▶ [EXTRACTED TEXT]:
The correction values for the Analog version of the Radio Shack SPL meter have been floating around for years. The microphone on the unit is not sensitive at the extreme low end. As I understand it, the values were determined by a group of folks who compared the Radio Shack unit to professional grade calibrated microphones. I'll dig around a little and see if I can find the original source of the numbers I posted. Keep in mind, unless you do ground plane measurements outside and away from buildings, you are also measuring room gain.

Eric
 
!!THANKS a TON!!

How far away from the sub should I hold the SPL meter for the most accurate readings? And do the correction values apply to the ratio shack digital version of their spl meter as well? And do you have any suggestions on where I should conduct the test for the most accurate results? Big room, small room, or outside? Also what would be the ideal place to put the sub for accurate readings? In the middle of the room, ageist a wall?
Also would a tone generator on a computer work well?

Thanks a ton,
Slice :devily:
 
Try putting the sub as close as possible to your listening position and moving around the room.

By doing this, you've reversed positions and can make a close approximation to the best position for your sub.

I use a signal generator whenever I want to test my system. I don't know who makes them now, mine is a Heathkit garage sale find.

It's also fun for finding out the high frequency limits of your hearing. I'm done at 14K cycles. My kids can hear 19K.

Have fun!

Lee
 
???

▶ [DATA PROVIDED]:
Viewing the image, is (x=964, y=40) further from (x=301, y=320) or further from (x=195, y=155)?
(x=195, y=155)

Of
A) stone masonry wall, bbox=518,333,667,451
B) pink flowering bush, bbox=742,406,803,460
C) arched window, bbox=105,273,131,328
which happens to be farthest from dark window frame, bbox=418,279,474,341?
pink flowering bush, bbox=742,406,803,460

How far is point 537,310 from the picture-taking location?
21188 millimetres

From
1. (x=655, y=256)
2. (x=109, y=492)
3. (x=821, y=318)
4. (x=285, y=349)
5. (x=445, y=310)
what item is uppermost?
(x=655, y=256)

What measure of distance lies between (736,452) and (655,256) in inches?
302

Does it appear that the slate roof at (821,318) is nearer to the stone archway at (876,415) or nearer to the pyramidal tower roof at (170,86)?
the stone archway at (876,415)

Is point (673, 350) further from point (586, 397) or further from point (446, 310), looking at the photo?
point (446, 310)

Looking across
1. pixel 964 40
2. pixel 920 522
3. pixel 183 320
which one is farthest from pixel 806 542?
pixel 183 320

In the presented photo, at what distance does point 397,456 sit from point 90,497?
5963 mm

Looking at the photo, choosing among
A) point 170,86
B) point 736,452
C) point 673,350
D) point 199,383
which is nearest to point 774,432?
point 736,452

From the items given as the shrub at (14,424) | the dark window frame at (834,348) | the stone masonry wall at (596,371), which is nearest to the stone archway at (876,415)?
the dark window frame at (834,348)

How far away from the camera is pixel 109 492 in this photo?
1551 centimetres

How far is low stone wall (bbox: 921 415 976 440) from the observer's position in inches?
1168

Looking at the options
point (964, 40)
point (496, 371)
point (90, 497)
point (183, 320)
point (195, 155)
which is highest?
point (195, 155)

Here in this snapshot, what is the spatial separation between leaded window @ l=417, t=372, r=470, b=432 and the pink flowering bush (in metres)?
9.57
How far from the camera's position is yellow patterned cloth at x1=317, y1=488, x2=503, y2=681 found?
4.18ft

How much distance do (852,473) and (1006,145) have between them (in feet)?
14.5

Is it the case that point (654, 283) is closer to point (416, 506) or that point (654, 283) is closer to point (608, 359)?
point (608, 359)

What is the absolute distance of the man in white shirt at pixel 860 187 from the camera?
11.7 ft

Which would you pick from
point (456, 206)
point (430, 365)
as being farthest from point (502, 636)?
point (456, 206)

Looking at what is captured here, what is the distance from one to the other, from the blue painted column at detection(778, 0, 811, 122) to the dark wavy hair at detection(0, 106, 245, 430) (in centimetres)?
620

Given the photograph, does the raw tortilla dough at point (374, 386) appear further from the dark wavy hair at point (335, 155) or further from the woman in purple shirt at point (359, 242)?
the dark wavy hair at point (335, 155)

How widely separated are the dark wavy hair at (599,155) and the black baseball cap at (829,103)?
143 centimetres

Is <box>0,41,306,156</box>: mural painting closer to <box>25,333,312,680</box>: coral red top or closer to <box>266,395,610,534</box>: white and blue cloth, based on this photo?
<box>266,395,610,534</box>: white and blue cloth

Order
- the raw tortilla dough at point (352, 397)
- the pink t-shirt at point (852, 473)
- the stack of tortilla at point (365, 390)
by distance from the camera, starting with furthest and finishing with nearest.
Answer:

▶ [SET TASKS]:
1 > Answer these questions using the forum thread about Radio Shack SPL meter readings:
(a) Which part of the analog Radio Shack SPL meter is not sensitive at the extreme low end?
(b) What make is the signal generator that Lee picked up at a garage sale?
(c) Up to what frequency can Lee's kids hear?
2 > Write a continuation of the forum thread about measuring subwoofer output with a Radio Shack SPL meter, picking up after its final post.

▶ [RESPONSES FOR EACH TASK]:
1 >
(a) The microphone.
(b) Heathkit.
(c) 19K cycles.

2 >
Ok I think I will conduct both tests to see how they compare. I will do it both in my listening room (family room) and outside. Thanks for the info and answering my questions but I still have no idea on how close I should hold the spl meter to the sub or both types of tests? Should I hold it at my listening position on my inside test? Where should I hold it for both tests?

Thanks,
Slice
 
If you hold it at your listening position it shows you the room iteraction and actually what you will hear.

You can do also nearfield test with mike very close to driver (2")and it shows you what driver is producing. If you have additional slots, holes, tunnels in the box you have to measure them too and add the individual responses.
 
Well, what do you mean?

Well, what do you mean?

The enclosure is a ported enclosure with 2 Cu Ft. internal volume after displacement for driver and port. I am sorry if I am coming across as stupid or ignorant but Peter Daniel what do you mean by “If you have additional slots, holes, tunnels in the box you have to measure them too and add the individual responses”? I am a little confused by this, what do you mean? I am not sure how to interpret what you said. Do you mean average the entire test results or what?